Vinte e quatro anos atrás, Briana Pobiner alcançou o solo do norte do Quênia e colocou as mãos em ossos que haviam sido tocados pela última vez há 1,5 milhão de anos. Pobiner, um paleoantropólogo, estava desenterrando ossos de animais antigos e procurando por cortes e amassados, sinais de que eles haviam sido massacrados por nossos ancestrais tentando obter a medula óssea gordurosa e rica em calorias escondida dentro. “Você está alcançando uma janela no tempo”, diz Pobiner, que agora está no Smithsonian Institution em Washington, DC. “A criatura que massacrou este animal não é exatamente como você, mas você está descobrindo essa evidência direta de comportamento. É realmente emocionante.”
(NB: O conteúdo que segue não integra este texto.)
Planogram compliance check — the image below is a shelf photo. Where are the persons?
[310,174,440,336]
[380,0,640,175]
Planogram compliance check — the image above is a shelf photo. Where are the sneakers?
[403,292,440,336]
Esse momento despertou o interesse duradouro de Pobiner em como as dietas de nossos ancestrais moldaram sua evolução e, eventualmente, o surgimento de nossa própria espécie. Homo sapiens. A carne, em particular, parece ter desempenhado um papel crucial. Nossos ancestrais mais distantes comiam principalmente plantas e tinham pernas curtas e cérebros pequenos semelhantes em tamanho ao de um chimpanzé. Mas cerca de 2 milhões de anos atrás, uma nova espécie surgiu com características decididamente humanas. Homo erectus tinha um cérebro maior, intestino menor e membros com proporções semelhantes aos dos humanos modernos. E fósseis da mesma época, como os escavados por Pobiner no Quênia, mostram que alguém estava matando animais para separar a carne magra do osso e extrair a medula. Por décadas, os paleontólogos teorizaram que a evolução das características humanas e o consumo de carne estão fortemente conectados.
“A explicação foi que o consumo de carne permitiu isso: recebemos muito mais nutrição, e essas fontes concentradas facilitaram essas mudanças”, diz Pobiner. Cérebros grandes são porcos de energia fenomenais – mesmo em repouso, um cérebro humano consome cerca de 20 por cento da energia do corpo. Mas uma mudança para uma dieta cheia de carne rica em calorias significava um excesso de energia que poderia ser direcionado para apoiar cérebros maiores e mais complexos. E se os pré-humanos caçassem sua comida, isso explicaria uma mudança para membros mais longos que eram mais eficientes para perseguir presas a grandes distâncias. A carne nos tornou humanos, dizia a sabedoria convencional. E Popiner concordou.
Mas em abril de 2020, Pobiner recebeu uma ligação que a fez repensar essa hipótese. A ligação foi de Andrew Barr, paleontólogo da Universidade George Washington em Washington, DC, que não estava totalmente convencido sobre a ligação entre Homo erectus e carnívoros. Ele queria usar o registro fóssil para verificar se realmente havia evidências de que os ancestrais humanos estavam comendo mais carne naquela época. Homo erectus evoluiu, ou se simplesmente apareceu assim porque não estávamos procurando o suficiente. Pobiner achou que isso parecia um projeto intrigante: “Adoro a ideia de questionar a sabedoria convencional, mesmo que seja a sabedoria convencional que eu compro”.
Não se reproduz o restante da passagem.